Can you update the data from the line containing "From the alternatives" through the end, swapping "cinnamon roll" for "pastry" and leaving everything else as is?
## start Extracted records
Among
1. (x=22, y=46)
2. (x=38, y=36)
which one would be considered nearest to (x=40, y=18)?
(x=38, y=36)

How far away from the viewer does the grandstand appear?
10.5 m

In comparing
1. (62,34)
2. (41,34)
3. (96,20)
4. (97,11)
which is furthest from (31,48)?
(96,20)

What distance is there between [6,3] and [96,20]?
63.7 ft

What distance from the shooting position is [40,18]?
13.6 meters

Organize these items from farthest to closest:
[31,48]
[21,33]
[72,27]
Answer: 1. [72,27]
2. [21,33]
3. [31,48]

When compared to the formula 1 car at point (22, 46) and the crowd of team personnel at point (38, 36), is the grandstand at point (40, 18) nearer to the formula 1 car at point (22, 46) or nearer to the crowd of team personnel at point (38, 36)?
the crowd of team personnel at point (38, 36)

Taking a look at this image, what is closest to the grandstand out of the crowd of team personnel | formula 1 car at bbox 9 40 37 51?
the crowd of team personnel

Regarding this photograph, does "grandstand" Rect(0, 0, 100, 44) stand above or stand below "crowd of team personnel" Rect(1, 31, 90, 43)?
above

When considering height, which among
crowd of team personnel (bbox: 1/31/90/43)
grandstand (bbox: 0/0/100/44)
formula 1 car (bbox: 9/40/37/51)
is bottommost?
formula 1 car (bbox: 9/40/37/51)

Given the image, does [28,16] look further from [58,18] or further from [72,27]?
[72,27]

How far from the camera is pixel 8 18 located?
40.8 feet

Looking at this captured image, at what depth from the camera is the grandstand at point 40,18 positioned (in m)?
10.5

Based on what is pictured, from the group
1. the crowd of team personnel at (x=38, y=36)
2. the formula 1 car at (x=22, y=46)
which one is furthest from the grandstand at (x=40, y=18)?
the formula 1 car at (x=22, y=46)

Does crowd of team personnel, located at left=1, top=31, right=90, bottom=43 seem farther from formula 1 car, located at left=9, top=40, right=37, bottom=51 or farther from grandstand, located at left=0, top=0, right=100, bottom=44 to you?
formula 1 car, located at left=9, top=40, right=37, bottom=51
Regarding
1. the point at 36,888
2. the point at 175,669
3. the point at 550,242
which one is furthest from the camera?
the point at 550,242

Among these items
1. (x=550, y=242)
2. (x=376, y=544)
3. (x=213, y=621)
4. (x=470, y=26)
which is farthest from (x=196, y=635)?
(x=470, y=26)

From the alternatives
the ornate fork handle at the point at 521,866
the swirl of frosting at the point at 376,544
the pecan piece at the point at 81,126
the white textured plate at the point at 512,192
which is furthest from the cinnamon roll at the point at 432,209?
## end Extracted records
### Correct response
From the alternatives
the ornate fork handle at the point at 521,866
the swirl of frosting at the point at 376,544
the pecan piece at the point at 81,126
the white textured plate at the point at 512,192
which is furthest from the pastry at the point at 432,209?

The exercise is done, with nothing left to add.